On the regulatory side, Hastings said the previous opinion states if a lender is not in compliance with the constitution, “they might even have licensing issues to be able to stay in business.”
He said the business incentives are that lenders want to comply with the Texas Constitution because it will hurt their business if they do not.
“Eventually customers won’t want to do business with the lender that doesn’t follow the rules,” he said.
SCOTX: ‘No statute of limitations applies’
In a 6-3 decision, the Texas Supreme Court agreed with Pfeiffer’s interpretation of Doody and the text of the Texas Constitution that the Woods could bring forward their claims under no time limit because the lien securing their home equity loan was void, not voidable. The ruling overturned the Fifth Circuit’s Priester decision, as well as five Texas appellate decisions that followed Priester.
“Constitutional mandates need not be shoehorned into common-law concepts when those concepts conflict with the Constitution’s plain text,” ruled Justice Debra Lehrmann in the majority opinion. She was joined by Justices Phil Johnson, Eva Guzman, Jeffrey Boyd, John Devine and Jeff Brown.

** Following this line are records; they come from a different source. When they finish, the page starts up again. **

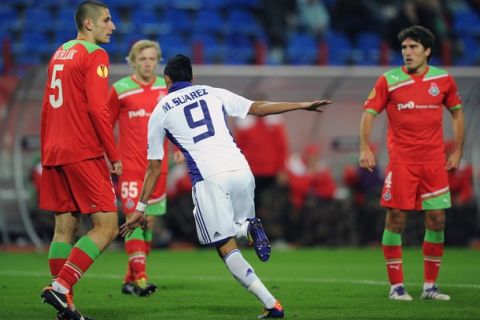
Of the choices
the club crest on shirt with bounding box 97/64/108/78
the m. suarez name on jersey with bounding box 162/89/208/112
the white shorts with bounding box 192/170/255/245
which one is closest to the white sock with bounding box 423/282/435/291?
the white shorts with bounding box 192/170/255/245

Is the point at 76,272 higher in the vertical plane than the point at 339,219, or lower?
higher

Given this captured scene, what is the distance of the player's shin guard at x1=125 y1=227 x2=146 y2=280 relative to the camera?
36.5ft

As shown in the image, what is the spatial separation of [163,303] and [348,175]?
9.37 m

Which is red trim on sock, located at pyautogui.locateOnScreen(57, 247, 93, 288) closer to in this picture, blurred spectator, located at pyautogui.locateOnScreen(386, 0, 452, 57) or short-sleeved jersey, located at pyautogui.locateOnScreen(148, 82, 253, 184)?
short-sleeved jersey, located at pyautogui.locateOnScreen(148, 82, 253, 184)

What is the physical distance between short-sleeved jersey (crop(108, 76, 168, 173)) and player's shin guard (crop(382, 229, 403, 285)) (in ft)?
8.46

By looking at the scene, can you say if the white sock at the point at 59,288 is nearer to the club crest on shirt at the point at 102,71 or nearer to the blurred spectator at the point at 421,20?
the club crest on shirt at the point at 102,71

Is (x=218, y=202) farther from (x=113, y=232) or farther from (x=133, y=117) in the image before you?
(x=133, y=117)

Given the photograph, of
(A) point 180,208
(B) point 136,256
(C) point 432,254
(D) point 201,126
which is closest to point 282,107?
(D) point 201,126

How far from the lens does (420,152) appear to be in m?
→ 10.4

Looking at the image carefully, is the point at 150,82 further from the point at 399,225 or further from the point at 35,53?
the point at 35,53

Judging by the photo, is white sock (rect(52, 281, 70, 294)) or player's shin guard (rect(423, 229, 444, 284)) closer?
white sock (rect(52, 281, 70, 294))

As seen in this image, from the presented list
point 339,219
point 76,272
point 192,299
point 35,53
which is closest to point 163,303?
point 192,299

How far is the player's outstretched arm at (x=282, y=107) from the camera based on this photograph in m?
8.54

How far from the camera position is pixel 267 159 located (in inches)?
742
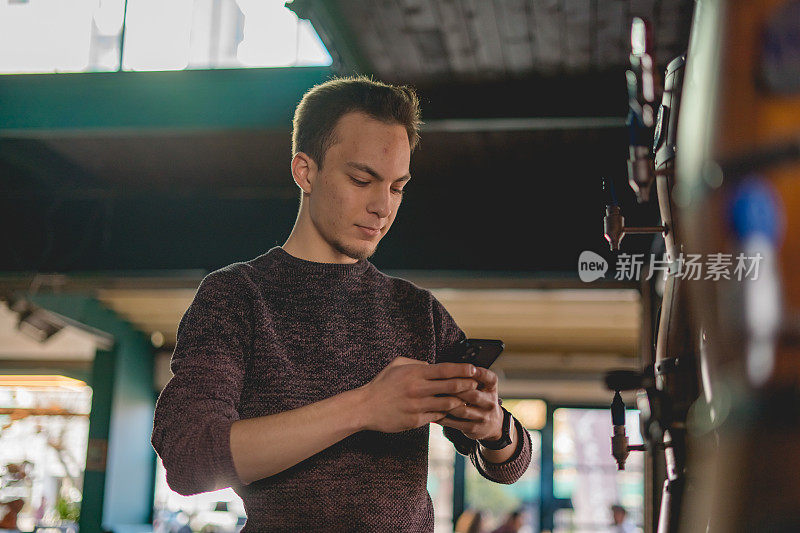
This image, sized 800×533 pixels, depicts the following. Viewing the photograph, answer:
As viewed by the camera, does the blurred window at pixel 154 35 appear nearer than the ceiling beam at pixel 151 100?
Yes

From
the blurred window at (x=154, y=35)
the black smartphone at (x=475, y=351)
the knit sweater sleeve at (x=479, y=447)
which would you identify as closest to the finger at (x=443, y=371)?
the black smartphone at (x=475, y=351)

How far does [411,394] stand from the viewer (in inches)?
34.6

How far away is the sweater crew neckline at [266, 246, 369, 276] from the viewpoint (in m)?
1.22

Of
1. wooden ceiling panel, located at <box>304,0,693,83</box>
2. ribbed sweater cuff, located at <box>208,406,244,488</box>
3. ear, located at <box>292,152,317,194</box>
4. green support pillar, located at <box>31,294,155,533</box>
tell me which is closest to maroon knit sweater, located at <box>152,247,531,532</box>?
ribbed sweater cuff, located at <box>208,406,244,488</box>

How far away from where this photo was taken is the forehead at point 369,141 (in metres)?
1.16

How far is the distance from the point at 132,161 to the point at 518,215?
2606 mm

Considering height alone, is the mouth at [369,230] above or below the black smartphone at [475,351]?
above

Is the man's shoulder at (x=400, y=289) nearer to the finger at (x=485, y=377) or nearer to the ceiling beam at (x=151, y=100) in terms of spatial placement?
the finger at (x=485, y=377)

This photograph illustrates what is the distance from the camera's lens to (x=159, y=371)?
35.1 feet

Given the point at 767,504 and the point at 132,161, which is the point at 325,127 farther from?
the point at 132,161

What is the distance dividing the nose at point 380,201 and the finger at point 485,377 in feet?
0.98

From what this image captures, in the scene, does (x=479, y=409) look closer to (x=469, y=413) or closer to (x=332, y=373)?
(x=469, y=413)

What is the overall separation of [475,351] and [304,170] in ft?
1.36

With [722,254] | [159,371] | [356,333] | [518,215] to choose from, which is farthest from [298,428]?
[159,371]
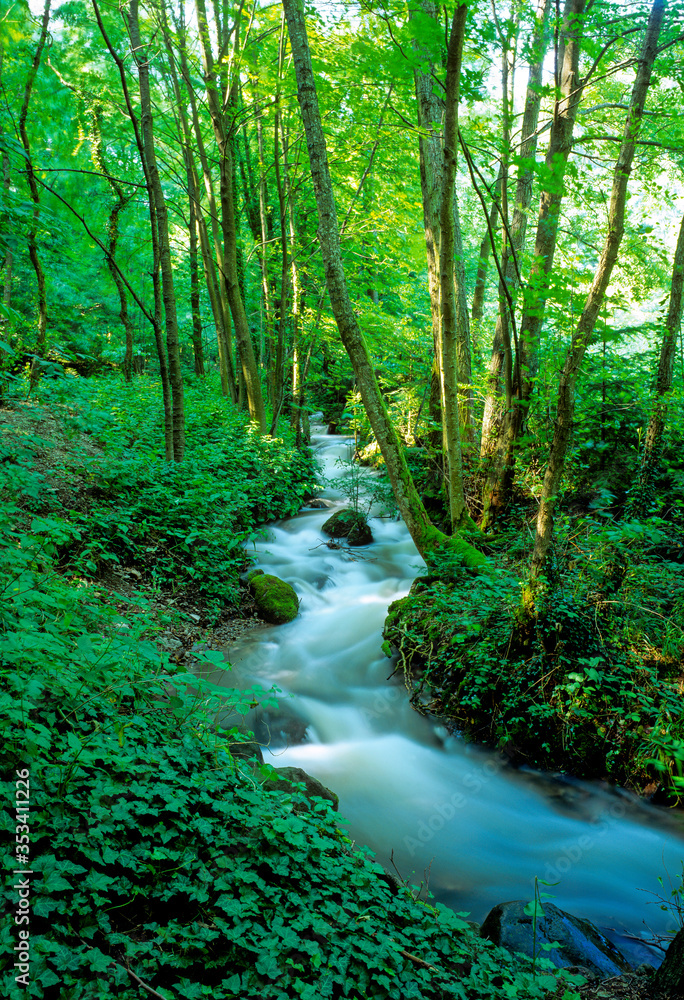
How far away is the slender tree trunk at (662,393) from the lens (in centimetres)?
631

“The text of the Constitution and our decision in Doody do not support a holding that liens securing constitutionally noncompliant home equity loans are merely voidable,” Justice Lehrmann wrote. “A voidable lien is presumed valid unless later invalidated… while section 50 and Doody contemplate precisely the opposite: that noncompliant liens are invalid until made valid. Holding otherwise would essentially permit lenders to ignore the Constitution and foreclose on the homesteads of unwitting borrowers who do not realize that their home equity loans violate the Constitution.
“We agree with the Woods that a lien securing a constitutionally noncompliant home equity loan is not valid before the defect is cured,” the opinion states. “We therefore conclude that no statute of limitations applies to an action to quiet title on an invalid home equity lien.”
The court did not, however, rule on the validity of the Woods’ claim on whether their closing fees exceeded 3 percent of their loan amount. The justices remanded that issue to the trial court.
“That issue is not before us,” Lehrmann wrote.
In dissent, Chief Justice Nathan Hecht argued that the majority opinion, which injects “instability into land titles, has been rejected by the Fifth Circuit and by four Texas Courts of Appeals – every appellate court that has considered the matter. I would join them and therefore respectfully dissent.
“Because the court holds that a homestead lien is invalid from the moment of noncompliance, a borrower has forever to challenge it – after evidence and witnesses are gone, and proof has become difficult or impossible,” added Hecht, who was joined in his dissent by Justices Paul Green and Don Willett.
Scott Hastings of Locke Lord, who argued at the Texas Supreme Court for HSBC, the note holder, and Ocwen Loan Servicing, the loan servicer, declined to comment on the case. Houston Baker Donelson lawyers Kari Robinson and Valerie Henderson, who represented the lenders at the trial level, could not be reached for comment.
In addition to Pfeiffer and Lane, the Woods’ legal team included Houston appellate partner Russell Post from Beck Redden and trial attorney Anh Thu Dinh from The Lane Law Firm.